Keeping things relatively simple is a key to successful outcomes. Northwest Imaging’s (NWI) Tyler Weber, chief administrative officer, advises caution before adopting the more exotic investments requested by some physicians. “Over time, a good balanced menu is going to be best for them,” he suggests.
Staying competitive: Recruiting and retaining talent
We don’t need to tell radiology executives how fierce the competition is for talented radiologists and staff. “Designing a plan that is an effective employee recruiting tool in an industry where skilled technical staff is difficult to attract [is a key recruiting strategy],” notes Kern Radiology’s Ziemann.
In the new era of medicine, what once used to be an assumed comfortable retirement for physicians has now become a meaningful concern for most radiologists. According to the authors of a study published last year in Academic Radiology based on a survey of more than 2000 radiologists: “Participants reported working more hours and expecting to retire later than desired.”
Proper plan design and strategy can turn this potential vulnerability into a strength. Dr. Hansen points to a generous plan de- sign as a key to their success at Memphis Radiological, “This plan has been exceedingly generous, particularly to our lower earning individuals.” That generosity has led to high participation levels (in excess of 90%), which allowed the physicians to max out their contributions.
We’ve personally seen the effects of the Memphis plan on many of their lower-income workers. Non-physician employees, many of whom were living paycheck to paycheck, were able to amass $100,000 or more for their retirement due to MRPC’s generosity, tax incentives, great plan design and helpful advice. Imagine arming your recruiters with those statistics?
Staying at the front of the pack
The retirement plan industry has evolved meaningfully in the last decade. Vendors have consolidated through waves of acquisition. In fact, it’s a sure bet that your record keeper has either been buy- ing or been sold since you hired them.
Competition and economies of scale have made pricing of just a few years ago, out of date. Meanwhile, regulatory changes have created vast new opportunities… and liabilities.
Zeimann say it best: “The days of contributing to your retirement plan and leaving it on autopilot are long gone.” Radiology groups need to stay on top of their plans to stay efficient, compliant and competitive.
Dr. Hansen offers this advice to managing partners and executives: “Get … an outside consult just to vet what [your retirement plan managers] are doing. They may be doing everything well.

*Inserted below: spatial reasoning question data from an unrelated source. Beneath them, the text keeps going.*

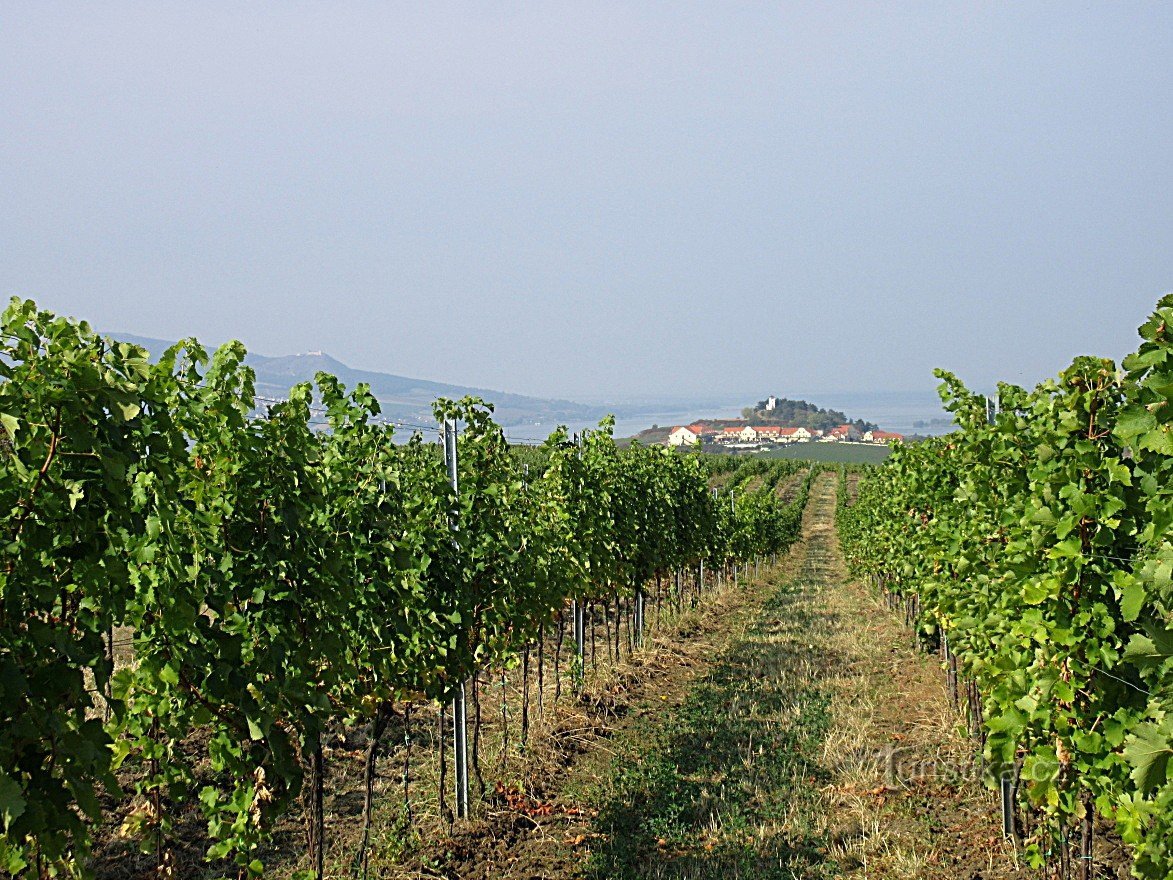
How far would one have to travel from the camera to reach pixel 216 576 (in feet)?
12.5

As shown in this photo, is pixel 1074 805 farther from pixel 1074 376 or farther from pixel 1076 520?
pixel 1074 376

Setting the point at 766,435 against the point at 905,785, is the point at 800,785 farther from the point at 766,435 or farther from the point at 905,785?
the point at 766,435

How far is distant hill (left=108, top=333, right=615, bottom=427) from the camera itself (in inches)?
298

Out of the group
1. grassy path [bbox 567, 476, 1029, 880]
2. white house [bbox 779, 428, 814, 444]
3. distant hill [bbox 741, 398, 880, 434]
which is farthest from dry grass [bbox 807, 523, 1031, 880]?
distant hill [bbox 741, 398, 880, 434]


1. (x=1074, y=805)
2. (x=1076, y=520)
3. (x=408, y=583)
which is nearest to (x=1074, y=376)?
(x=1076, y=520)

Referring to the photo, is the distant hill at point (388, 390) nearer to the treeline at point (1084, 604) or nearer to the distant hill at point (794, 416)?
the treeline at point (1084, 604)

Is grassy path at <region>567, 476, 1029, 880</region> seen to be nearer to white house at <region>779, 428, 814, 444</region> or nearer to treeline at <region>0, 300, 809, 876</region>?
treeline at <region>0, 300, 809, 876</region>

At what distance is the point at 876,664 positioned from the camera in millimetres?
12016

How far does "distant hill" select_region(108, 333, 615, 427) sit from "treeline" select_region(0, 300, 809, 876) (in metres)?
0.35

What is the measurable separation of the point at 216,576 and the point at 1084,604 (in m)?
3.71

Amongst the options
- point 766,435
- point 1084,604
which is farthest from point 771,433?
point 1084,604

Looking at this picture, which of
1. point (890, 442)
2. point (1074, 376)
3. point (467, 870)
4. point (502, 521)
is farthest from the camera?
point (890, 442)

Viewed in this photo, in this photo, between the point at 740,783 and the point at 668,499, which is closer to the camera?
the point at 740,783

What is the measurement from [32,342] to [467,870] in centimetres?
416
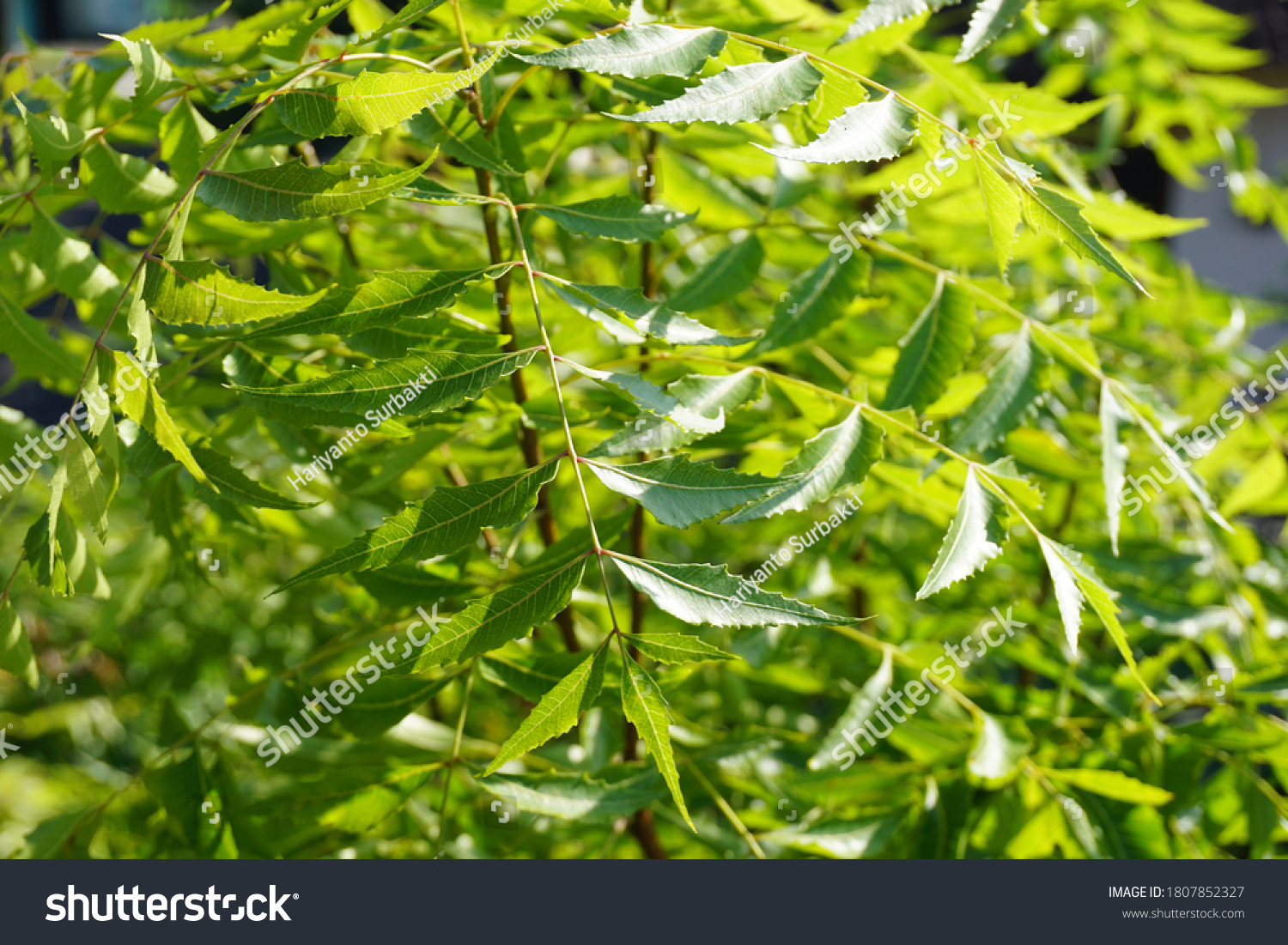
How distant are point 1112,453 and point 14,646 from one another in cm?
89

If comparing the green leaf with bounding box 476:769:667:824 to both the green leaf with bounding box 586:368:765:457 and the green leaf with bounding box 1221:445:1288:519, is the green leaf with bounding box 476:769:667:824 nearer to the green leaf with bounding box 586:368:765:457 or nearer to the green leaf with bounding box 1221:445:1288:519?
the green leaf with bounding box 586:368:765:457

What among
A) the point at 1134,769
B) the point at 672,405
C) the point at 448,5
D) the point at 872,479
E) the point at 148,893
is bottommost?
the point at 148,893

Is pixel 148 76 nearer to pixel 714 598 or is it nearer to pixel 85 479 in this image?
pixel 85 479

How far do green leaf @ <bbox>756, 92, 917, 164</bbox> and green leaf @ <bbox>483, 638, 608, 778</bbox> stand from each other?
1.11 ft

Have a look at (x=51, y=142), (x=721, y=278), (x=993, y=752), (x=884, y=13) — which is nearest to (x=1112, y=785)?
(x=993, y=752)

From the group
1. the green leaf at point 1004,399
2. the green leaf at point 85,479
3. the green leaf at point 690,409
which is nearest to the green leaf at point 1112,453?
the green leaf at point 1004,399

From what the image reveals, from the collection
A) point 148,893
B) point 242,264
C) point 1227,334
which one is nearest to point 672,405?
point 148,893

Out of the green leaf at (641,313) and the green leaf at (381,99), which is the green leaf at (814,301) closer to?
the green leaf at (641,313)

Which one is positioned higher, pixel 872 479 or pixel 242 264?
pixel 872 479

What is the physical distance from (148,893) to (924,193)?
40.7 inches

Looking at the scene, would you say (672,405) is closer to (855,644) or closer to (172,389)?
(172,389)

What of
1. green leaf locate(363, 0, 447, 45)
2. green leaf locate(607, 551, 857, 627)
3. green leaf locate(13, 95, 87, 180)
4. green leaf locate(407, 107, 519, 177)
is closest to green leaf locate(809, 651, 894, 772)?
green leaf locate(607, 551, 857, 627)

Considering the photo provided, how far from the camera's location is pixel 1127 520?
1231 mm

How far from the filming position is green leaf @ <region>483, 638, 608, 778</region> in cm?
57
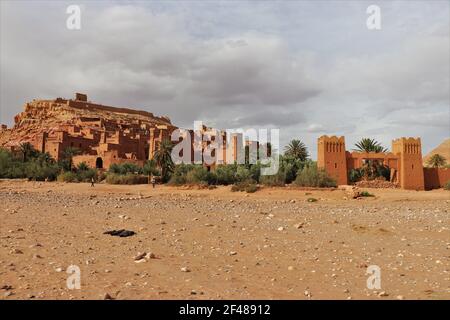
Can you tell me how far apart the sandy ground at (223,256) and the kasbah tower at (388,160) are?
2067 cm

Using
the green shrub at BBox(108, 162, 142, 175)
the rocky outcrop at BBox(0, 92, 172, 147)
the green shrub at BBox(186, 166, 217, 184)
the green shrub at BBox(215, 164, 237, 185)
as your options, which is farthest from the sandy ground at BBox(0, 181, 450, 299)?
the rocky outcrop at BBox(0, 92, 172, 147)

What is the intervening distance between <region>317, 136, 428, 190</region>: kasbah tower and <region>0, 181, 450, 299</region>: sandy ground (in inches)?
814

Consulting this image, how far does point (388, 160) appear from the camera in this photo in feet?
117

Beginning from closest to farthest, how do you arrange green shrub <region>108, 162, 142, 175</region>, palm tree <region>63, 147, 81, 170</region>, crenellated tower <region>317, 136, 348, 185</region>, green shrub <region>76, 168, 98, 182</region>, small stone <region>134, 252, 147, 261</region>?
small stone <region>134, 252, 147, 261</region>, crenellated tower <region>317, 136, 348, 185</region>, green shrub <region>76, 168, 98, 182</region>, green shrub <region>108, 162, 142, 175</region>, palm tree <region>63, 147, 81, 170</region>

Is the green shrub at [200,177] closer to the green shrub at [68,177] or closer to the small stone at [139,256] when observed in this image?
the green shrub at [68,177]

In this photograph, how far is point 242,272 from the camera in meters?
6.68

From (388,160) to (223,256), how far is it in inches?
1238

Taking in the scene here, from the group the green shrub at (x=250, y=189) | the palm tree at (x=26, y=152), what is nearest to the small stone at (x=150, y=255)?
the green shrub at (x=250, y=189)

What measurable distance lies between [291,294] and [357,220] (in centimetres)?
776

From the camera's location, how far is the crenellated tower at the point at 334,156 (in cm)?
3322

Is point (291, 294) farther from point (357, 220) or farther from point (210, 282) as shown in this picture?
point (357, 220)

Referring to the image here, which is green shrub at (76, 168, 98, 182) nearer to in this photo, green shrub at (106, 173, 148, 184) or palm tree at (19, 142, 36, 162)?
green shrub at (106, 173, 148, 184)

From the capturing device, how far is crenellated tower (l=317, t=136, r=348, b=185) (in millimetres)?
33219
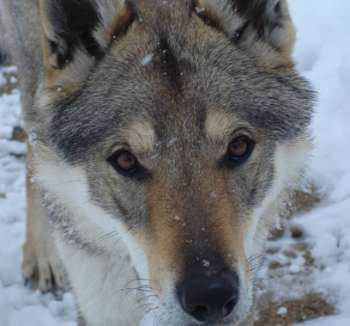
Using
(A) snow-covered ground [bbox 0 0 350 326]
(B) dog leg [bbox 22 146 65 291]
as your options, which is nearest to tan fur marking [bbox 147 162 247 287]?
(A) snow-covered ground [bbox 0 0 350 326]

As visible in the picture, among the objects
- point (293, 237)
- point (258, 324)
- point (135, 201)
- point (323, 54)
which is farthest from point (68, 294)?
point (323, 54)

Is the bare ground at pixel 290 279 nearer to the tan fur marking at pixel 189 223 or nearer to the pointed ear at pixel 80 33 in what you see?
the tan fur marking at pixel 189 223

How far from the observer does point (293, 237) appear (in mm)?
4688

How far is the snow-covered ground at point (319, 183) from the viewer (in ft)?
14.3

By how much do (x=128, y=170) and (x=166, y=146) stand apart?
0.77ft

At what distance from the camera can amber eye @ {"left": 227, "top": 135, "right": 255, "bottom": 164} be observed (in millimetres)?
2855

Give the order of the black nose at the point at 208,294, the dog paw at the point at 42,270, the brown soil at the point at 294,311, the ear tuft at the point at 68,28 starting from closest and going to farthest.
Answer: the black nose at the point at 208,294 < the ear tuft at the point at 68,28 < the brown soil at the point at 294,311 < the dog paw at the point at 42,270

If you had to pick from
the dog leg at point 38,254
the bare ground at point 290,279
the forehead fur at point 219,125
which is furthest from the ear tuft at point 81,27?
the dog leg at point 38,254

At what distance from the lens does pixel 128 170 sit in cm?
288

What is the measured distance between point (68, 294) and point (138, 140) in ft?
7.46

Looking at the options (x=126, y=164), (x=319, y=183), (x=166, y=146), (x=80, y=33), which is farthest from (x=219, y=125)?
(x=319, y=183)

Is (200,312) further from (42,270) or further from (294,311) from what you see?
(42,270)

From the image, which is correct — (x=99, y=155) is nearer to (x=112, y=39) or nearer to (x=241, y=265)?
(x=112, y=39)

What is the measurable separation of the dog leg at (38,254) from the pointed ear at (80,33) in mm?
1682
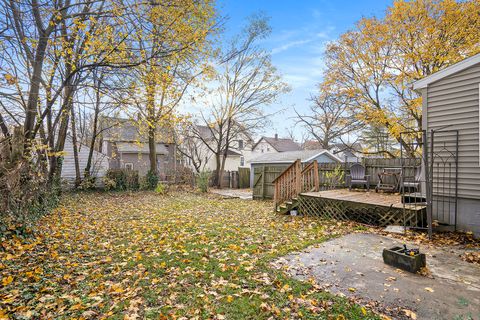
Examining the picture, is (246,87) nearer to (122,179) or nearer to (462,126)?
(122,179)

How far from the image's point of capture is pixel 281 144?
34.6 m

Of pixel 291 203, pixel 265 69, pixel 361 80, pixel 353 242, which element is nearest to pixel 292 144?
pixel 265 69

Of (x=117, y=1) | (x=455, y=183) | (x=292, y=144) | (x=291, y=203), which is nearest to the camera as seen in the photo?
(x=455, y=183)

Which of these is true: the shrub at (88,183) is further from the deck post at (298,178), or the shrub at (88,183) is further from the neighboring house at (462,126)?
the neighboring house at (462,126)

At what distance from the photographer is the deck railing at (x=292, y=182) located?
8.06m

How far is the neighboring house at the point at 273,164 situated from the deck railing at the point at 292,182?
1828 millimetres

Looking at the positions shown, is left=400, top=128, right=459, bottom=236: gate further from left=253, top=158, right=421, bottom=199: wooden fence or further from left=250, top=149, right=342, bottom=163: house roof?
left=250, top=149, right=342, bottom=163: house roof

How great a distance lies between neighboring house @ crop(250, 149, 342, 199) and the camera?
12375mm

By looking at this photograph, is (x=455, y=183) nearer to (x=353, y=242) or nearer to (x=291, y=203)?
(x=353, y=242)

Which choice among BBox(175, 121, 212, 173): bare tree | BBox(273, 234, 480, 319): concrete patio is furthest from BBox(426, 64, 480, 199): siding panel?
BBox(175, 121, 212, 173): bare tree

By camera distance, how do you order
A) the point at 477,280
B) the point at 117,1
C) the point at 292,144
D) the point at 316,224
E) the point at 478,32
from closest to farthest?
the point at 477,280, the point at 117,1, the point at 316,224, the point at 478,32, the point at 292,144

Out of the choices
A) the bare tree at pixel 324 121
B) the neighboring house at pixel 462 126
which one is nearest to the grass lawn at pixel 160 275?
the neighboring house at pixel 462 126

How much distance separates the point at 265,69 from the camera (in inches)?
714

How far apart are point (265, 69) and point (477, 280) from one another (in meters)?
17.0
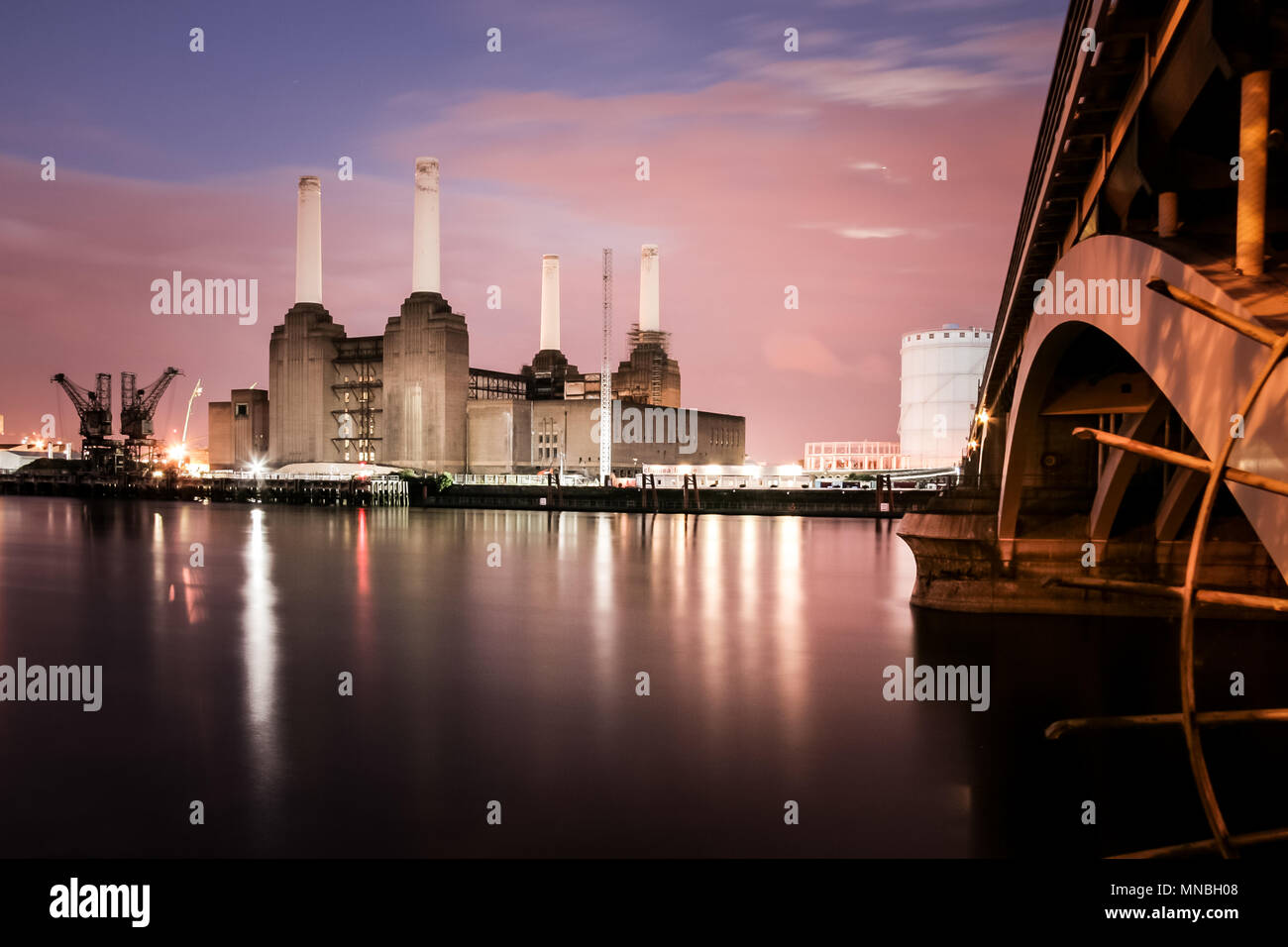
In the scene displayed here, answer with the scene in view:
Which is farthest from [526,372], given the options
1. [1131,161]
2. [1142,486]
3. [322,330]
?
[1131,161]

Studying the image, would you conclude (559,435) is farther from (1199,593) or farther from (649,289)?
(1199,593)

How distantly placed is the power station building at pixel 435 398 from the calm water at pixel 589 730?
282 ft

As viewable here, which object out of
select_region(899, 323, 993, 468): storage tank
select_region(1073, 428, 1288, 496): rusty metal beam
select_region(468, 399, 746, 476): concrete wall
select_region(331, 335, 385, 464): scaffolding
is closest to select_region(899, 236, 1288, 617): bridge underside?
select_region(1073, 428, 1288, 496): rusty metal beam

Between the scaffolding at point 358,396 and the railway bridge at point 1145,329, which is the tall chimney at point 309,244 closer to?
the scaffolding at point 358,396

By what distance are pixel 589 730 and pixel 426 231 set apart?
355 ft

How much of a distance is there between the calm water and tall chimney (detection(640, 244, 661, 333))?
115 m

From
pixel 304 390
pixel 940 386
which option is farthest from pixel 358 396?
pixel 940 386

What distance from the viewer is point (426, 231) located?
112 metres

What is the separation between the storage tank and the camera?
80.8 m

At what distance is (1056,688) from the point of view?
13.9m

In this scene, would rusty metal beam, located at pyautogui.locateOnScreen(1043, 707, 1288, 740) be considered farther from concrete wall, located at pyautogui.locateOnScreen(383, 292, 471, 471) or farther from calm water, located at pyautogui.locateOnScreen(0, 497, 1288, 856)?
concrete wall, located at pyautogui.locateOnScreen(383, 292, 471, 471)
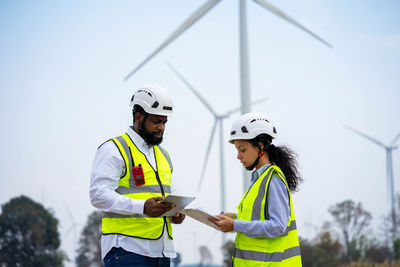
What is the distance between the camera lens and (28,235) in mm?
57156

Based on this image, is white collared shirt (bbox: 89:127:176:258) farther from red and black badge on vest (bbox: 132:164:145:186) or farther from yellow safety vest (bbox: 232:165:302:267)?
yellow safety vest (bbox: 232:165:302:267)

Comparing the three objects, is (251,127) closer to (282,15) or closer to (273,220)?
(273,220)

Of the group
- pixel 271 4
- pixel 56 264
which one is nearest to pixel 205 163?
pixel 271 4

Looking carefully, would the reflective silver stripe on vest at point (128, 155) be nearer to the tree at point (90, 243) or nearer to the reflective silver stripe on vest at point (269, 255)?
the reflective silver stripe on vest at point (269, 255)

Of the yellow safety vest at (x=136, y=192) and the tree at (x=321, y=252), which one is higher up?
the tree at (x=321, y=252)

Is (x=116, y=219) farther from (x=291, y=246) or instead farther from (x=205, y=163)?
(x=205, y=163)

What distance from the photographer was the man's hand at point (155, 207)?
6.62m

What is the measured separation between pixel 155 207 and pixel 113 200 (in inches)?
19.4

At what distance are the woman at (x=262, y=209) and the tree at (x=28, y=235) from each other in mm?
52541

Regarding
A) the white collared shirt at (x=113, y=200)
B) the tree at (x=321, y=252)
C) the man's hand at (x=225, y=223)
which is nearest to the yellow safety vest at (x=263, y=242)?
the man's hand at (x=225, y=223)

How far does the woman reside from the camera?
6816mm

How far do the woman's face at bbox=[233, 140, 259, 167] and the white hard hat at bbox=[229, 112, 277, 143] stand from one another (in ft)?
0.31

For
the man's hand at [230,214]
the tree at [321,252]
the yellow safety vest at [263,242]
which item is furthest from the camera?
the tree at [321,252]

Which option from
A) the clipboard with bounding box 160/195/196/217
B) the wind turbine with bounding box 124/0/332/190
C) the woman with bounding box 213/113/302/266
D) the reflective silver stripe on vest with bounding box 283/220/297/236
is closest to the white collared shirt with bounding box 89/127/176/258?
the clipboard with bounding box 160/195/196/217
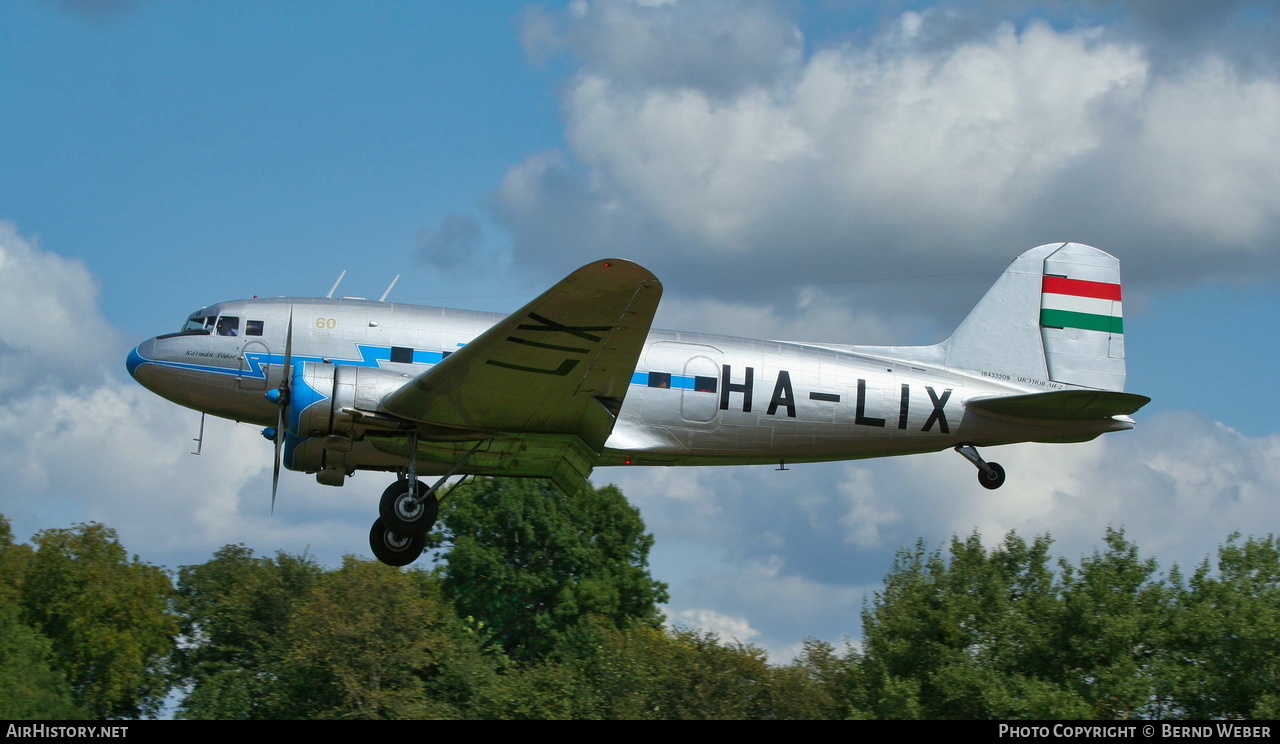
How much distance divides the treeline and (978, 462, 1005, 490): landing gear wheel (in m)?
8.66

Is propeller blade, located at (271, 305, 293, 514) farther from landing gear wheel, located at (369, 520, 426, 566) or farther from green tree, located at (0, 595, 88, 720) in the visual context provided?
green tree, located at (0, 595, 88, 720)

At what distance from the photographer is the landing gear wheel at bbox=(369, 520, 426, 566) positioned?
14570mm

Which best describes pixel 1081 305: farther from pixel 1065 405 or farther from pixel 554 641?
pixel 554 641

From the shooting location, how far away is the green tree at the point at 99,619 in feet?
105

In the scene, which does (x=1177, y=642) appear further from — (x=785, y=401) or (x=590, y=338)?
(x=590, y=338)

It doesn’t cost you very much to get a consultant to take a look at what you’re doing to see if there’s anything you’re missing.”
Even if you’re confident that you have a competent advisor, there’s always something fresh eyes can bring to the table, and it’s a regulatory requirement to have even the most trusted relationships reviewed periodically. But Hansen correctly cautions to make sure that review is “non-commissioned advice. I’d warn that.”
As a veteran retirement industry consultant, I’d echo his suggestion. If you’re going to take the wise step of engaging a third-party, check their motivation. Unless you are looking to replace your existing advisor, only engage a consultant who recuses themselves from being considered for the services that they are reviewing.
As NWI’s Weber says, “Make sure the person you are using doesn’t have a dog in the fight.” Fees should be flat, not variable based on recommendations to assure their objectivity. Hiring someone to conduct a periodic RFP or RFI can go a long way in ensuring competitive services, structure and pricing.
Lastly, and perhaps most importantly, make sure that this out- side consultant will serve a fiduciary for the review; this will confirm that their interests are solely aligned with the needs of your plan and its participants.